■ Prompt: Give back the records in full, with every line exactly as it was.

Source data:
>>
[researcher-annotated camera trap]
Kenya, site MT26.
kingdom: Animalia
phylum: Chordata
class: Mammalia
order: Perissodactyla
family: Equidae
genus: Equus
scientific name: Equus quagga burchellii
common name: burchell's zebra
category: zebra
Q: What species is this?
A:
<<
■ Solution for this task:
[researcher-annotated camera trap]
Kenya, site MT26.
kingdom: Animalia
phylum: Chordata
class: Mammalia
order: Perissodactyla
family: Equidae
genus: Equus
scientific name: Equus quagga burchellii
common name: burchell's zebra
category: zebra
Q: What species is this?
A:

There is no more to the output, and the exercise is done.